Passage shown ▸
Based on its student body and faculty composition, Rennes School of Business is classified as an international business school in France. 50% of students on campus and 85% of the faculty members come from outside France, representing over 100 nationalities. A majority of the courses are taught in English.

Important years in the school's history:

- 1990 - École Supérieure de Commerce de Rennes (ESC Rennes) founded.
- 1996 - ESC Rennes joins European Foundation for Management Development (EFMD)
- 1998 - ESC Rennes joins Conférence des Grandes Écoles
- 2004 - Master of Science programme introduced
- 2007 - School renamed ESC Rennes School of Business
- 2004 - Bachelor programme introduced
- 2010 - School opens a second campus in Rennes
- 2012 - AACSB accreditation
- 2013 - AMBA accreditation
- 2014 - EQUIS accreditation. ESC Rennes joins the 1% of business schools with the Triple Crown.
- 2016 - School renamed Rennes School of Business
- 2017 - Opening of a residence campus for international students
- 2019 - Creation of the Chair of Geopolitics
- 2020 - Creation of the Chair in Cyber Risk Governance
- 2021 - New campus opens in Paris

== Rankings ==

| Publishing Institution | Financial Times |  |  |  | QS World University Rankings |  |  |  |
|---|---|---|---|---|---|---|---|---|
| Ranking classification | European Business School | Executive MBA | Masters in Management | Masters in Finance | Masters in Finance | Masters In Management | Masters In Business Analytics | Masters in Marketing |
| 2016 | 56 | - | 35 | 45 | - | - | - | - |
| 2017 | 53 | - | 55 | 32 | - | - | - | - |
| 2018 | 56 | 90 | 55 | 24 | - | - | - | - |
| 2019 | 56 | 97 | 51 | 24 | - | - | - | - |
| 2020 | 68 | - | 54 | 29 | - | - | - | - |
| 2021 | 88 | - | - | 24 | 101+ | 101+ | 51+ | 51+ |
| 2022 | 57 | 50 | 49 | 23 | 151+ | 131-140 | 101+ | 81-90 |

==Programmes==

Rennes School of Business offers multiple programmes, from undergraduate to PhD level:.
- Bachelor in Management (BiM)
- 7 specialised Master's programmes:
  - Master in Digital Marketing Management (DMM)
  - Master in International Finance (IF)

Problem to work on ▸ Write the next part of the passage on Rennes School of Business, picking up right after its last line.

(Stored items)
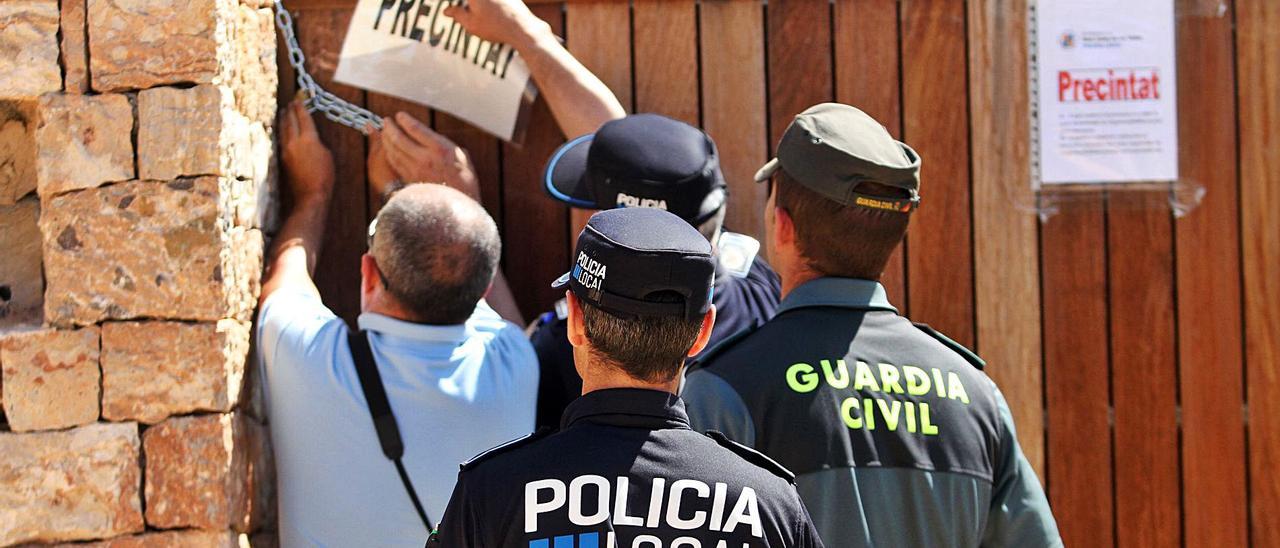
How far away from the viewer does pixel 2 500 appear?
9.54 ft

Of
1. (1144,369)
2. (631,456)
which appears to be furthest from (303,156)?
(1144,369)

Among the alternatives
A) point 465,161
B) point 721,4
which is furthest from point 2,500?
point 721,4

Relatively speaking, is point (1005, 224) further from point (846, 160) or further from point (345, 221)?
point (345, 221)

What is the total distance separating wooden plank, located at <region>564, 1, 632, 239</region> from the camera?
3676mm

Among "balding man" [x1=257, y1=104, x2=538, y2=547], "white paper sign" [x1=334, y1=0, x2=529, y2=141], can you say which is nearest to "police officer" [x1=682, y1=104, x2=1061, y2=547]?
"balding man" [x1=257, y1=104, x2=538, y2=547]

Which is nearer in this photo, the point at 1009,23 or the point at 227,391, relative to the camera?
the point at 227,391

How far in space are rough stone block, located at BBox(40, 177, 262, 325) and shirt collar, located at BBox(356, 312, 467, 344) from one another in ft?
1.17

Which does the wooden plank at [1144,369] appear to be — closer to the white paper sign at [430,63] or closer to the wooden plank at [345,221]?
the white paper sign at [430,63]

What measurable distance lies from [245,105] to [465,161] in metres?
0.65

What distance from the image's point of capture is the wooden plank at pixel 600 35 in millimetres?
3676

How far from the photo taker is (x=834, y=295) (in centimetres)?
254

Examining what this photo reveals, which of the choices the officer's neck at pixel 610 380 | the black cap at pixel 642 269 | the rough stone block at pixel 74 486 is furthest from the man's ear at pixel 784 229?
the rough stone block at pixel 74 486

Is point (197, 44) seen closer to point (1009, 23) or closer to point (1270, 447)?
point (1009, 23)

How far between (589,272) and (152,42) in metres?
1.55
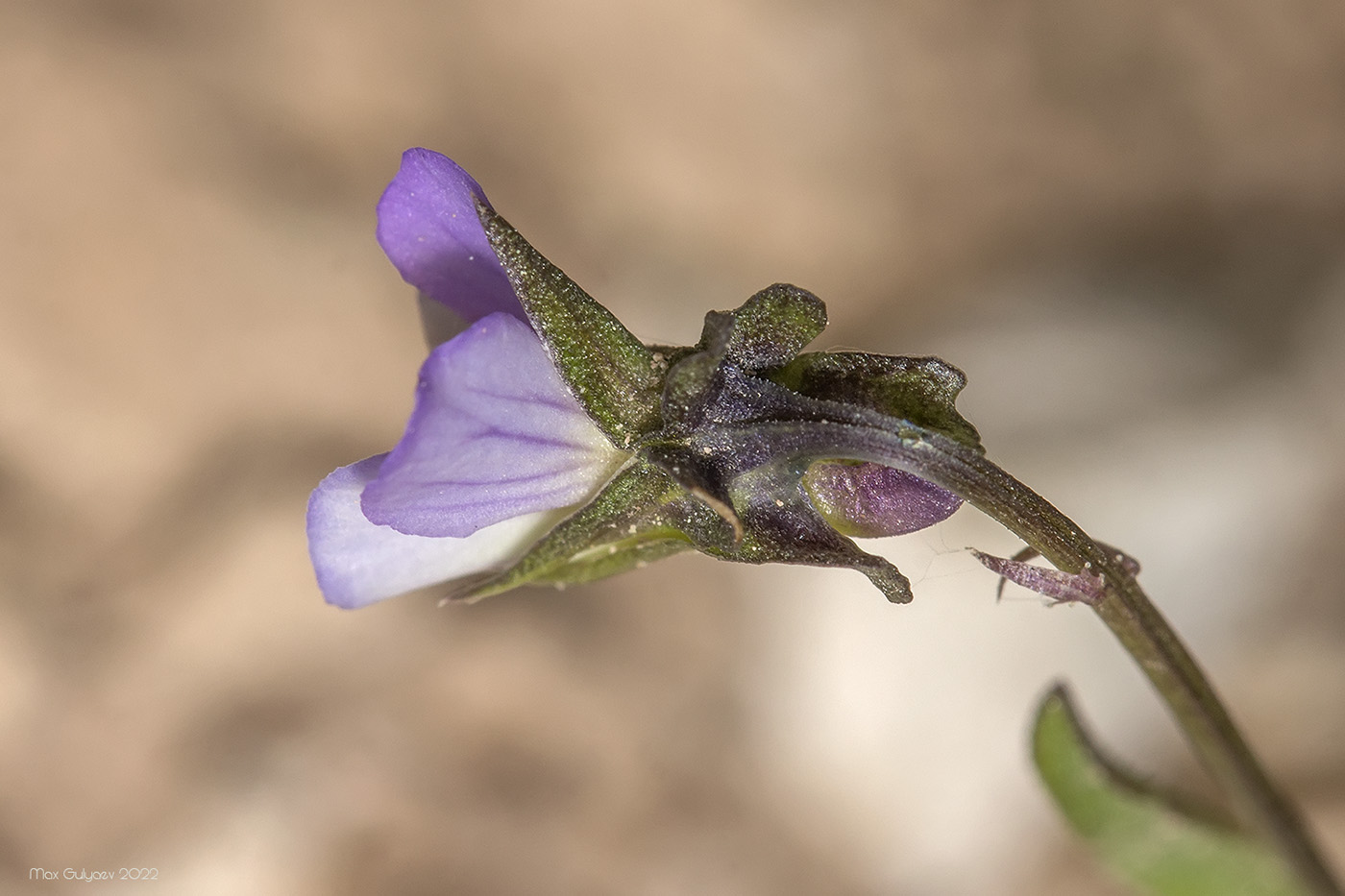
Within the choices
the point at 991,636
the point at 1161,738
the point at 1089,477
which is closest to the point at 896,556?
the point at 991,636

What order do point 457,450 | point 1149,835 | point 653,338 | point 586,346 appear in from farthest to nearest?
point 653,338 < point 1149,835 < point 586,346 < point 457,450

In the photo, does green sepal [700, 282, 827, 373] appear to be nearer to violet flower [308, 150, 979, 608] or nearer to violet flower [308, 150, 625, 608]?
violet flower [308, 150, 979, 608]

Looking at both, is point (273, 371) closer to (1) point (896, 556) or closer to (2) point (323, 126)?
(2) point (323, 126)

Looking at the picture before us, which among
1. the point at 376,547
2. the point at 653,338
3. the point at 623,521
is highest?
the point at 653,338

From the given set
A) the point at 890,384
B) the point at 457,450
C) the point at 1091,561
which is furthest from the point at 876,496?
the point at 457,450

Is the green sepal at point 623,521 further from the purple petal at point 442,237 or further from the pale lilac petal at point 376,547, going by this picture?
the purple petal at point 442,237

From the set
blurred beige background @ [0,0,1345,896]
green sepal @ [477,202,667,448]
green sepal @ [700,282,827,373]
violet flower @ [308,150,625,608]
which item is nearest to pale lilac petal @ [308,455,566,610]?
violet flower @ [308,150,625,608]

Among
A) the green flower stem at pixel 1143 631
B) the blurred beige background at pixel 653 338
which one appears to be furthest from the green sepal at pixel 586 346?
the blurred beige background at pixel 653 338

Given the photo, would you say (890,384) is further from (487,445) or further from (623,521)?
(487,445)
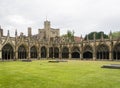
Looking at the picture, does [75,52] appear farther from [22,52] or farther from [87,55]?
[22,52]

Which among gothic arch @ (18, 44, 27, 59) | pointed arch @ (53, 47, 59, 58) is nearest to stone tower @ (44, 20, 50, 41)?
pointed arch @ (53, 47, 59, 58)

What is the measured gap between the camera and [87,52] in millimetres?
53500

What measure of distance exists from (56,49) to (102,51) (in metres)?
15.0

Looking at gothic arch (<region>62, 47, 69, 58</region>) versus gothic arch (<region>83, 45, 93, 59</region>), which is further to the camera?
gothic arch (<region>62, 47, 69, 58</region>)

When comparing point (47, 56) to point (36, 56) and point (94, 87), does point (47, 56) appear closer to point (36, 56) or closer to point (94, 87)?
point (36, 56)

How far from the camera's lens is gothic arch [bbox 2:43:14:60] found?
1845 inches

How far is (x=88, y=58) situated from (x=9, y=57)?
65.1 ft

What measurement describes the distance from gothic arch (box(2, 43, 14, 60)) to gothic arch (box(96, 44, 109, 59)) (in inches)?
825

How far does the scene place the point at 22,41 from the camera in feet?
168

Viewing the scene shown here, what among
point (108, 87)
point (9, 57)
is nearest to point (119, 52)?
point (9, 57)

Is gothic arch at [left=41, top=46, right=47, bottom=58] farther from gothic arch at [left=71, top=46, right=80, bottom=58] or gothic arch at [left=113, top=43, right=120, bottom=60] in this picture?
gothic arch at [left=113, top=43, right=120, bottom=60]

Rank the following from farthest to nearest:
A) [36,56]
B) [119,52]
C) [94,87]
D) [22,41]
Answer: [36,56] → [22,41] → [119,52] → [94,87]

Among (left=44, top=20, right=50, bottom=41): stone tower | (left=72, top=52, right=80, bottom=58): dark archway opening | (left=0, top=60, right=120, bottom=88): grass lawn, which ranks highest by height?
(left=44, top=20, right=50, bottom=41): stone tower

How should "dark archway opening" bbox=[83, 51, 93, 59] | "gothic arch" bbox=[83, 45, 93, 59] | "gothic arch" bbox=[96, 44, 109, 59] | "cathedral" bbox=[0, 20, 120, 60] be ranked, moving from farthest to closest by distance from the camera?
"dark archway opening" bbox=[83, 51, 93, 59] → "gothic arch" bbox=[83, 45, 93, 59] → "gothic arch" bbox=[96, 44, 109, 59] → "cathedral" bbox=[0, 20, 120, 60]
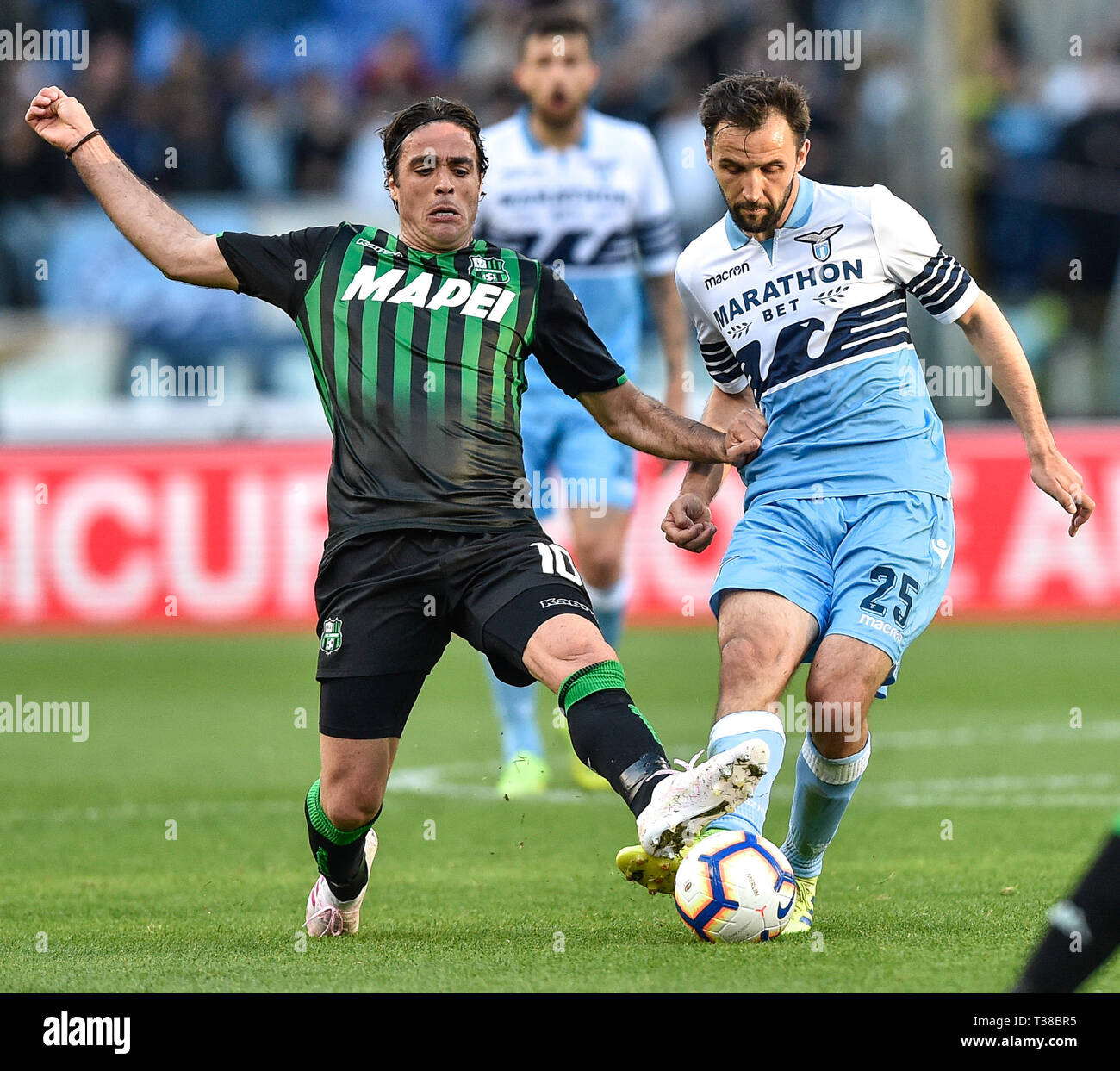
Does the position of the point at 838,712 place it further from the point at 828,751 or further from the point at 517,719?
the point at 517,719

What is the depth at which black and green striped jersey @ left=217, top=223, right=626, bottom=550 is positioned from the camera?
5012 mm

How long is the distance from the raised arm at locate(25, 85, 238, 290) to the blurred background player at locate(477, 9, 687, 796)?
11.3ft

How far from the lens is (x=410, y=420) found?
5.03 metres

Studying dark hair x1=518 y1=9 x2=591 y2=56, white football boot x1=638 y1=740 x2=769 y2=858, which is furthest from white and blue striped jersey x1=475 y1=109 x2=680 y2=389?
white football boot x1=638 y1=740 x2=769 y2=858

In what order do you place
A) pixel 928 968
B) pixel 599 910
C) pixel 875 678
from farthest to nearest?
pixel 599 910 < pixel 875 678 < pixel 928 968

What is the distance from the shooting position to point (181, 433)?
14.4m

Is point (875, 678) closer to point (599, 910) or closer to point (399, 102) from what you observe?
point (599, 910)

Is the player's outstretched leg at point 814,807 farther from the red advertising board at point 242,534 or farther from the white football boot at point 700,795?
the red advertising board at point 242,534

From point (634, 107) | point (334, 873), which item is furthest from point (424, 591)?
point (634, 107)

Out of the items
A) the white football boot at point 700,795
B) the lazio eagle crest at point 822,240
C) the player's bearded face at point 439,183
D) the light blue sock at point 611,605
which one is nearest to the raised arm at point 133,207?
the player's bearded face at point 439,183

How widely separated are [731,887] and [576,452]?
13.6 feet

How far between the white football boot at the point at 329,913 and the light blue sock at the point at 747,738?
108 cm
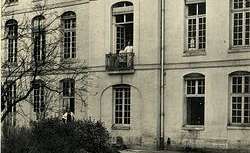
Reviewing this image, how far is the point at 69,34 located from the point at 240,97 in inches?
485

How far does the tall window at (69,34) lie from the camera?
3244 centimetres

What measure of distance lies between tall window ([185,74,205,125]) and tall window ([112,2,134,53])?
4.64 meters

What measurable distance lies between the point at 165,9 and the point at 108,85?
5.48 meters

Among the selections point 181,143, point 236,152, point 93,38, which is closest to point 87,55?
point 93,38

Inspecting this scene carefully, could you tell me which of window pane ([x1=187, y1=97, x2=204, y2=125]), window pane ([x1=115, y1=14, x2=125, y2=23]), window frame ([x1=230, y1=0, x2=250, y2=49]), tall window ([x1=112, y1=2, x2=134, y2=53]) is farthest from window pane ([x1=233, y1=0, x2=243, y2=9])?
window pane ([x1=115, y1=14, x2=125, y2=23])

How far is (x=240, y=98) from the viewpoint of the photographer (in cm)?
2483

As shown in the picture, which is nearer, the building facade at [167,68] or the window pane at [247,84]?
the window pane at [247,84]

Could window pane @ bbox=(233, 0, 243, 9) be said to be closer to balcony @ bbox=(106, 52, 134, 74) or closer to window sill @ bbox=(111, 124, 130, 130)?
balcony @ bbox=(106, 52, 134, 74)

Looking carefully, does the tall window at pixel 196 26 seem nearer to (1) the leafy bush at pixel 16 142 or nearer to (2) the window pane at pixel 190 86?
(2) the window pane at pixel 190 86

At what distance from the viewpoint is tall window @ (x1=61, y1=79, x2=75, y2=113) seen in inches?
1273

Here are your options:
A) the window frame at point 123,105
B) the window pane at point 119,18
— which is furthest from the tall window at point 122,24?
the window frame at point 123,105

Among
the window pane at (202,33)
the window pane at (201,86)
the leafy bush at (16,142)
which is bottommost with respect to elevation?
the leafy bush at (16,142)

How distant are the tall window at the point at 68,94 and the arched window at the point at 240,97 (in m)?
10.9

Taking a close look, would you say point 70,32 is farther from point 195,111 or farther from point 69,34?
point 195,111
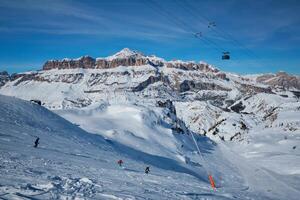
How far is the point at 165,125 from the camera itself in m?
129

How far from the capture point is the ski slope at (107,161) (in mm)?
23438

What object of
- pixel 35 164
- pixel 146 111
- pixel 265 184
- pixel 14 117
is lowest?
pixel 265 184

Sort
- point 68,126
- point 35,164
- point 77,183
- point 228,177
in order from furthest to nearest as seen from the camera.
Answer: point 228,177, point 68,126, point 35,164, point 77,183

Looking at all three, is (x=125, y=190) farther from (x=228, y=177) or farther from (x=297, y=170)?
(x=297, y=170)

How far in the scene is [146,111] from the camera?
434 feet

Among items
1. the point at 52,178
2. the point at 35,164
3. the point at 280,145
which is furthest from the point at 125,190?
the point at 280,145

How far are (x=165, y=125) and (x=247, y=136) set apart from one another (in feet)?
249

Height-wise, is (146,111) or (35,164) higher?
(146,111)

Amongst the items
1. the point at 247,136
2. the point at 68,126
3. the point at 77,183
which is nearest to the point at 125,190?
the point at 77,183

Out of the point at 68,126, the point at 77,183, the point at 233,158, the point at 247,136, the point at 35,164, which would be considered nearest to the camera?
the point at 77,183

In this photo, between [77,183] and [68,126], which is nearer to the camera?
A: [77,183]

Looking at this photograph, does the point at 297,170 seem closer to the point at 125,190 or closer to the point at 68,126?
the point at 68,126

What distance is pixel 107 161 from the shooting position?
47594mm

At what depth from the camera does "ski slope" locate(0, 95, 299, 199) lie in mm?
23438
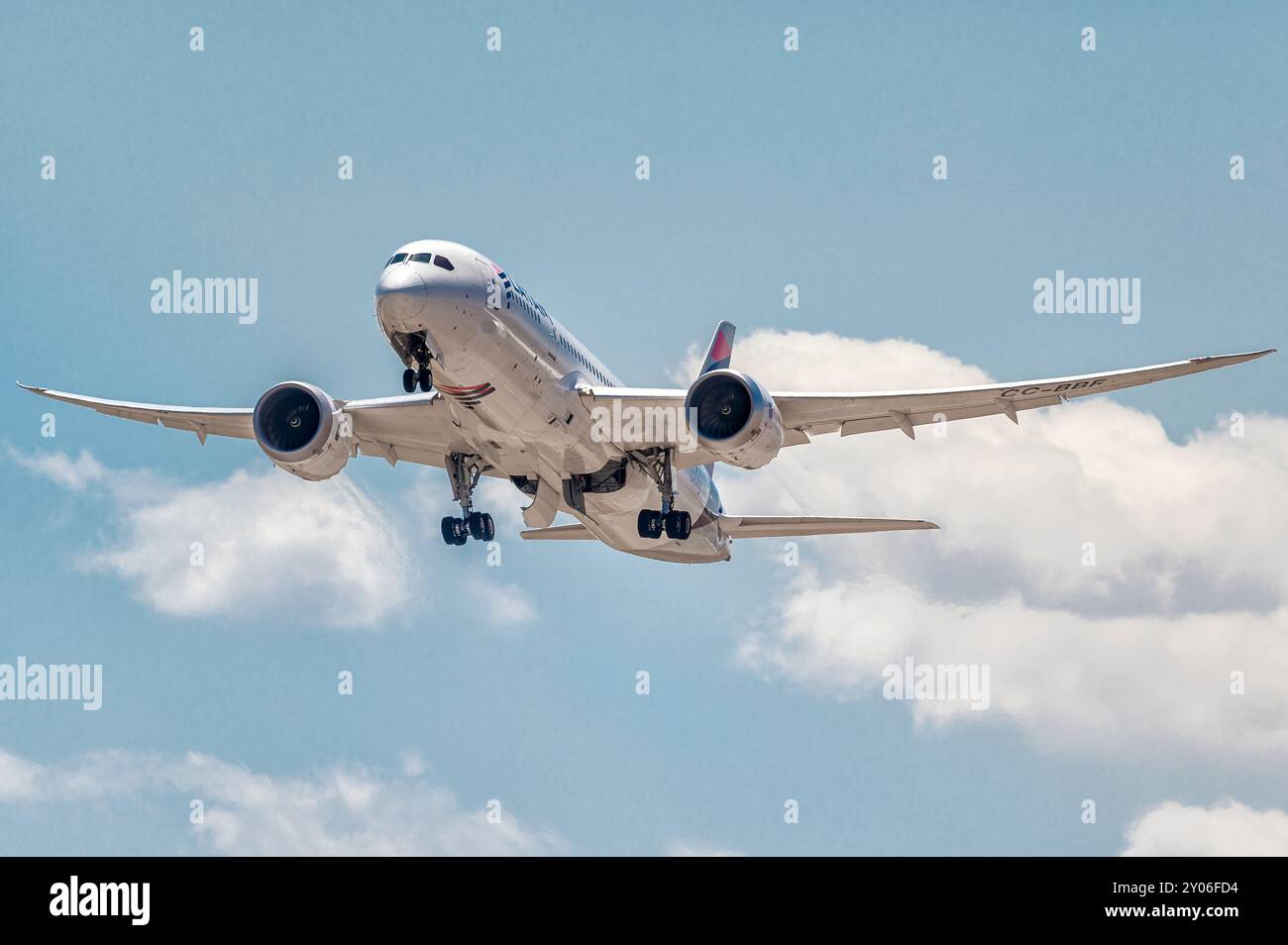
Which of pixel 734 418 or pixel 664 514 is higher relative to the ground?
pixel 734 418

Expected answer ▸
  - Master in International Business, Negotiation & Geopolitics (IBNG)
  - Master in Culture, Creative and Luxury Industries (CCLI)
  - Master in Data Analytics, Intelligence & Security (DAIS)
  - Master in Logistics and Supply Chain Management (LSCM)
  - Master 2 in Strategic Management of Transitions (STM)
- Master in Management (Programme Grande École)
- Master of Science in International Management
- International MBA (iMBA)
- PhD (full-time programmes in Rennes, France, in cooperation with University College Dublin and the University of Amsterdam)
- Global Doctor of Business Administration (GDBA) (part-time programme for executives in China, Brazil and France).
- Executive MBA
- Sustainable Executive MBA Paris

==Research==

=== Research programmes ===

Rennes offers the following research programmes:
- MPhil and PhD (full-time programmes in Rennes, France, in cooperation with University College Dublin and the University of Amsterdam)
- Doctor of Business Administration (DBA) (part-time programme for executives in China, Brazil and France)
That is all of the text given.